___ EXTRAIT DU TEXTE ___
Dans ce vieux monde occidental envahi d’aiguilles de roc bien aiguisées s’élève avec de plus en plus d’insistance la voix désabusée d’un Petit Prince oublié: « Où sont les hommes ? Où sont les hommes... ? Je suis seul... Je suis seul... Mais jamais personne ne vient... Car il n’existe pas de marchands d’amis. Ce vibrant appel de détresse fut lancé à une époque où la situation socio-économique n’était pas comparable à la nôtre. N’empêche, une question demeure : faut-il attribuer la déshumanisation galopante de ce monde à la nature intrinsèque de l’homme...ou à un système de vie qui l’empêcherait de se hisser à la hauteur morale de ce qu’il conçoit et produit ?

Une piqûre de rappel

Il y a 80 ans, Antoine de Saint-Exupéry nous offrait un élément de réponse : cédant au doute et à la peur, nous avons presque tous fini par laisser le monde pratiquer sur nous cette désolante ablation de notre principal moteur de vie : la capacité d’émerveillement. Dans la foulée, nous avons perdu notre bon sens naturel.

Au départ, nous étions tous convaincus que parler des étoiles, des fleurs ou des couchers de soleil, c’était aussi important que de faire des additions. À l’arrivée nous voilà domestiqués, éprouvant douloureusement le contraste entre notre perception enchanteresse de la vie et du monde et le dur prosaïsme de ceux qui entendent nous conduire au bonheur en négligeant les sentiments.
___
» **SÉRIE DE CONSIGNES**
A - Indiquez si chacune des affirmations suivantes concorde avec l'extrait sur Saint-Exupéry et le Petit Prince, en répondant par oui ou par non et en citant les mots décisifs du texte. (i) Saint-Exupéry a offert un élément de réponse il y a 80 ans. (ii) La situation socio-économique de l'époque où l'appel fut lancé était comparable à la nôtre. (iii) Le principal moteur de vie que nous avons laissé le monde nous ôter est la capacité d'émerveillement.
B - Prolongez l'extrait sur Saint-Exupéry et le Petit Prince à partir de sa dernière phrase.
___ DONNÉES ENREGISTRÉES ___
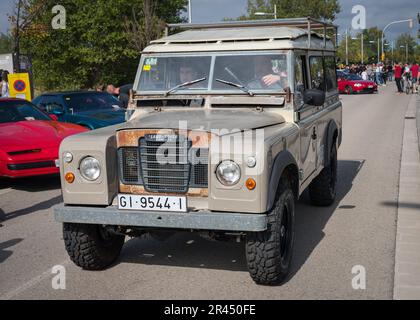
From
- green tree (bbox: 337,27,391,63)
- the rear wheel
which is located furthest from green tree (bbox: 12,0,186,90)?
green tree (bbox: 337,27,391,63)

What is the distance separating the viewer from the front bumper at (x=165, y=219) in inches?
170

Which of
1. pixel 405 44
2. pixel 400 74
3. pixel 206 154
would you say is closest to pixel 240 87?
pixel 206 154

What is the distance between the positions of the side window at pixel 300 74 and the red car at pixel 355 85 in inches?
1132

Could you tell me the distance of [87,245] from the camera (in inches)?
199

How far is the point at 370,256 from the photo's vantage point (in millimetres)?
5516

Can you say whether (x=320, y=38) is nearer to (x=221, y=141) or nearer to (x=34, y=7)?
(x=221, y=141)

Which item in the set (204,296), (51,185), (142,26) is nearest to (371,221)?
(204,296)

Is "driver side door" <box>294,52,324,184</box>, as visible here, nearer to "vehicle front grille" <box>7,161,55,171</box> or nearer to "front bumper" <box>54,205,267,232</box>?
"front bumper" <box>54,205,267,232</box>

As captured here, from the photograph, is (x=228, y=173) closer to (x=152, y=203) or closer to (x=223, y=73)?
(x=152, y=203)

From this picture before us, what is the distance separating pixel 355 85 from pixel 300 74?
2956 cm

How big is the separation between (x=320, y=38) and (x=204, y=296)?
4.66 meters

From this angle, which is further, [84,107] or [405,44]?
[405,44]

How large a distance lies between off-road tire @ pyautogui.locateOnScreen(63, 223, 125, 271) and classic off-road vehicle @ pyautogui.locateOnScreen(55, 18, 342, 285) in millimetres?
10

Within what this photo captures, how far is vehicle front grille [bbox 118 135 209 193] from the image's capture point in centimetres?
462
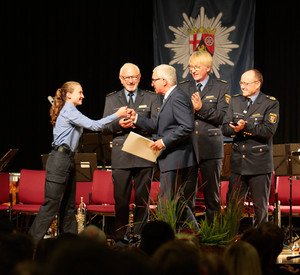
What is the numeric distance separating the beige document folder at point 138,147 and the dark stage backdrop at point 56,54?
4408 mm

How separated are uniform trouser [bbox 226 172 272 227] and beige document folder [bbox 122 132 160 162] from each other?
1034mm

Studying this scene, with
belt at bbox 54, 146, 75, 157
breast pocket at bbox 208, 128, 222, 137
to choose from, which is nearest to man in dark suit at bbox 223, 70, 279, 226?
breast pocket at bbox 208, 128, 222, 137

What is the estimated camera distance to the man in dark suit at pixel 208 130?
16.5 ft

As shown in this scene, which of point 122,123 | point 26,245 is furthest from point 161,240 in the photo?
point 122,123

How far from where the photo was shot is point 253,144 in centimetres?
529

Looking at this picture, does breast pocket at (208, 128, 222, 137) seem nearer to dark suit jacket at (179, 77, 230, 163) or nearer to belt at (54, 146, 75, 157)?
dark suit jacket at (179, 77, 230, 163)

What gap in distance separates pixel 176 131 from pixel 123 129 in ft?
2.73

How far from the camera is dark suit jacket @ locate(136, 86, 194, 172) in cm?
456

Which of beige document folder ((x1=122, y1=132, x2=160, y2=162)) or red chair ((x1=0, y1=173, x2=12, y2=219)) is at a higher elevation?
beige document folder ((x1=122, y1=132, x2=160, y2=162))

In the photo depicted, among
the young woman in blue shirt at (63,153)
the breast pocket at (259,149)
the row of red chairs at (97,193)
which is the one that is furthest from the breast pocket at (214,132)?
the row of red chairs at (97,193)

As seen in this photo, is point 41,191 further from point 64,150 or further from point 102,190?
point 64,150

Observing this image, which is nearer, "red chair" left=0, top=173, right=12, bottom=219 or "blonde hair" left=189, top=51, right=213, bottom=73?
"blonde hair" left=189, top=51, right=213, bottom=73

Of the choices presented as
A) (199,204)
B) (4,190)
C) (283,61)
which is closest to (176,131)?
(199,204)

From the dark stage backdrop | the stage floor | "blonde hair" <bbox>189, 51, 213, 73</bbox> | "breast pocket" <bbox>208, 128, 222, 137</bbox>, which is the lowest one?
the stage floor
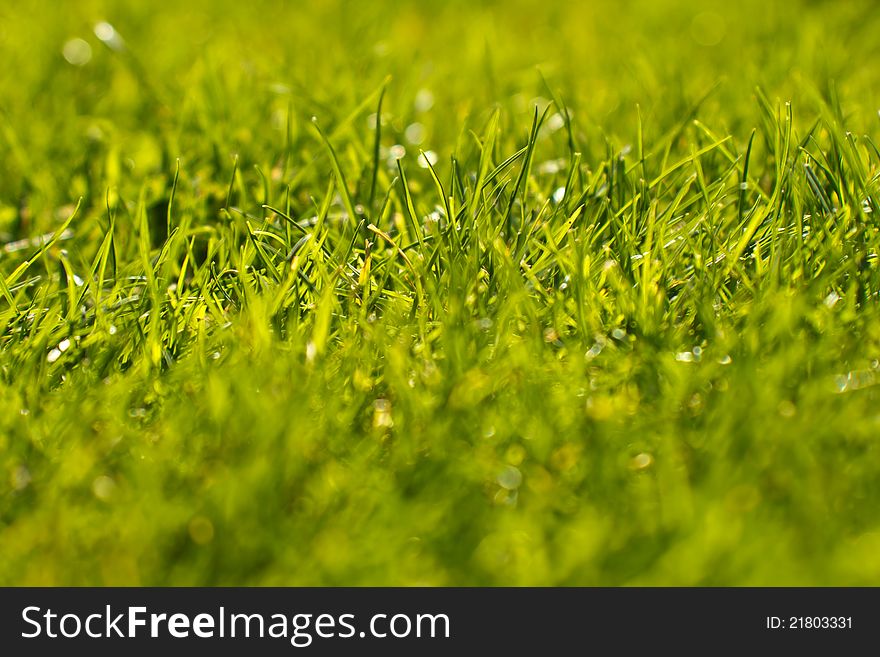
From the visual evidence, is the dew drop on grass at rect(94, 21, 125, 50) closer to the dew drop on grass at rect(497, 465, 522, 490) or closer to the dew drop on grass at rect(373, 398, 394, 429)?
the dew drop on grass at rect(373, 398, 394, 429)

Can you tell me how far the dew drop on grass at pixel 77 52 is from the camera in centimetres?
300

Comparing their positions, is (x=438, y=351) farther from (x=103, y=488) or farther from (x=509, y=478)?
(x=103, y=488)

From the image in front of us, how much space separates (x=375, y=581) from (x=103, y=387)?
0.60m

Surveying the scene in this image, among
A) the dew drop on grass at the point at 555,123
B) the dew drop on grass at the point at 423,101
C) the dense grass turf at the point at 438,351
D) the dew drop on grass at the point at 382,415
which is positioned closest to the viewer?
the dense grass turf at the point at 438,351

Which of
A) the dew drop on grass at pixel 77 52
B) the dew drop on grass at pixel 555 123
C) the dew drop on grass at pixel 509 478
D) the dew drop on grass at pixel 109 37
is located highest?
the dew drop on grass at pixel 77 52

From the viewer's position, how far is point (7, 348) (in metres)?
1.71

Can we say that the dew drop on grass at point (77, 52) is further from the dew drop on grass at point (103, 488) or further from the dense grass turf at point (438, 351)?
the dew drop on grass at point (103, 488)

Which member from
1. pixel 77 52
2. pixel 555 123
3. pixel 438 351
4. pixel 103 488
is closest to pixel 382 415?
pixel 438 351

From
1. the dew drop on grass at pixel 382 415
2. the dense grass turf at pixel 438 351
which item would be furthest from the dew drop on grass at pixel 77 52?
the dew drop on grass at pixel 382 415

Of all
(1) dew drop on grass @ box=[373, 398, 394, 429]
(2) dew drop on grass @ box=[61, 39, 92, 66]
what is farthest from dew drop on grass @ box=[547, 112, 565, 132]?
(2) dew drop on grass @ box=[61, 39, 92, 66]

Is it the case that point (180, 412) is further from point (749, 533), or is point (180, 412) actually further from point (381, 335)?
point (749, 533)

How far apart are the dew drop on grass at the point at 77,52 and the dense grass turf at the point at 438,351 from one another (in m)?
0.48

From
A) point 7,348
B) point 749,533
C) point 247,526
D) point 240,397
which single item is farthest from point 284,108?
point 749,533
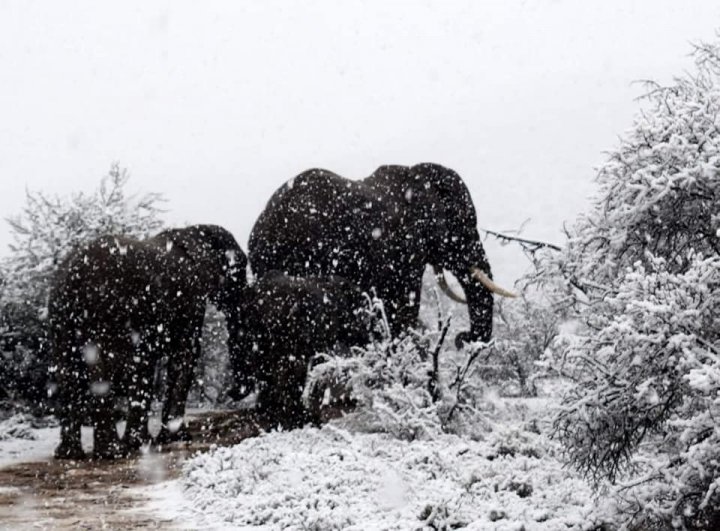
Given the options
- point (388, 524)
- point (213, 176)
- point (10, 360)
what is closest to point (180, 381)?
point (10, 360)

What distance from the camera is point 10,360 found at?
15.3 metres

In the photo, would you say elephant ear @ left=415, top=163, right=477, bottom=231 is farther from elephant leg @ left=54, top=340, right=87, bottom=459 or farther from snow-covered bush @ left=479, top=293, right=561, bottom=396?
elephant leg @ left=54, top=340, right=87, bottom=459

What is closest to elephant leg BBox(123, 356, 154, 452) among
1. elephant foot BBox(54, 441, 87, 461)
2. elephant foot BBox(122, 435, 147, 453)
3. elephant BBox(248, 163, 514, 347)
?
elephant foot BBox(122, 435, 147, 453)

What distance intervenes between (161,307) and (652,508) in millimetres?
7946

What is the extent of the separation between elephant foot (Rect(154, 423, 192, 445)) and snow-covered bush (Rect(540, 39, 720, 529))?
7.16 metres

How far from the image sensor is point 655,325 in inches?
194

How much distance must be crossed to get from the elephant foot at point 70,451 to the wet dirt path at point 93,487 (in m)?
0.14

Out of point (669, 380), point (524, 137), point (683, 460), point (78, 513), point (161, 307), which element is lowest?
point (78, 513)

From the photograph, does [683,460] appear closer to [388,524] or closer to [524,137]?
[388,524]

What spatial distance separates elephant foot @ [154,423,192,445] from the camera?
40.3ft

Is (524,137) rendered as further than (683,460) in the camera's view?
Yes

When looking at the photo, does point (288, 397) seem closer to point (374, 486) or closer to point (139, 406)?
point (139, 406)

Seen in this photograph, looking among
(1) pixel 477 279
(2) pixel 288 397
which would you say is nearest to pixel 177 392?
(2) pixel 288 397

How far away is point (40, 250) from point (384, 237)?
21.9 ft
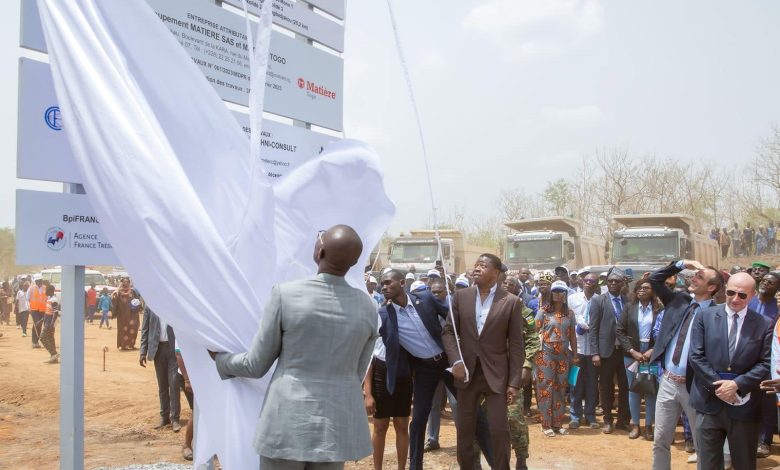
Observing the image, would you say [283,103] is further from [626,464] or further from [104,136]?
[626,464]

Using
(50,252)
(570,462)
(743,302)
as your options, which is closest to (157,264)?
(50,252)

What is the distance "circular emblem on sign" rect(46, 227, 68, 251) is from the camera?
156 inches

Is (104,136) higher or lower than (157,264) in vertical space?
higher

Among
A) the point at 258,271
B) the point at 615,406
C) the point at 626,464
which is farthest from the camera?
the point at 615,406

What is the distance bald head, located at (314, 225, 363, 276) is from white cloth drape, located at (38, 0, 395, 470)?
0.41m

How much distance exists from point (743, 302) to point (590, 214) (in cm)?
4268

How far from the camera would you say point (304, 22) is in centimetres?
570

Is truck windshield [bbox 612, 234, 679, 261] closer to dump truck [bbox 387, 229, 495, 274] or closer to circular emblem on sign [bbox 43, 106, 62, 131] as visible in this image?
dump truck [bbox 387, 229, 495, 274]

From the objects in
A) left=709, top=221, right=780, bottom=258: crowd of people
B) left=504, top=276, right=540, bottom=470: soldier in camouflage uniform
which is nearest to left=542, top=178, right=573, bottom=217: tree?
left=709, top=221, right=780, bottom=258: crowd of people

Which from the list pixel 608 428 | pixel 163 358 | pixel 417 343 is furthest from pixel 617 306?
Result: pixel 163 358

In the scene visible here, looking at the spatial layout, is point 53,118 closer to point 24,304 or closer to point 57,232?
point 57,232

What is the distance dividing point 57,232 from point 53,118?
0.65m

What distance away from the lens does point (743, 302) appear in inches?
194

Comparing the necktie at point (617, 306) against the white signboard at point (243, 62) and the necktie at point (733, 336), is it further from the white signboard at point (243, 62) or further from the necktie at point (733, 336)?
the white signboard at point (243, 62)
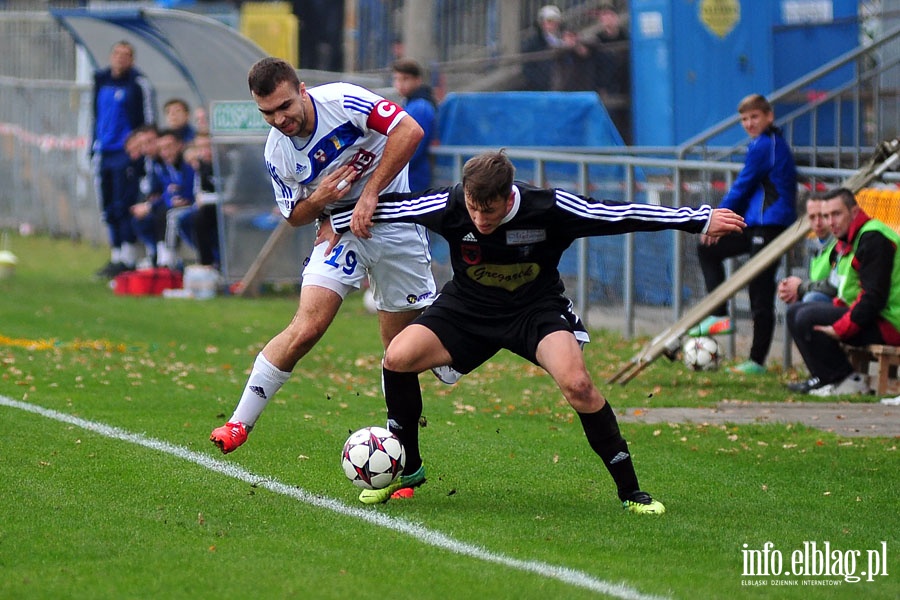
___
» **LES RÉPONSES**
A -
(i) Oui : « Il y a 80 ans, Antoine de Saint-Exupéry nous offrait un élément de réponse »
(ii) Non : « la situation socio-économique n’était pas comparable à la nôtre »
(iii) Oui : « notre principal moteur de vie : la capacité d’émerveillement »

B -
Le sentiment n’est pas tout dans la vie, mais à l’égard de l’éducation, il est imprescriptible. Pour un enfant parti à la conquête du monde, n’est-il pas désolant de ne trouver dans le regard de ses parents ou de ses professeurs que la satisfaction de le voir devenir raisonnable, et l’entendre parler de bridge, de foot, de politique ou de bagnoles… ? De ce point de vue est née une œuvre majeure de la littérature, qui en définitive n’est rien d’autre que « le portrait éternel de ce qui n’a pas été vécu et de ce qu’il faudrait pourtant vivre à tout prix. » (2)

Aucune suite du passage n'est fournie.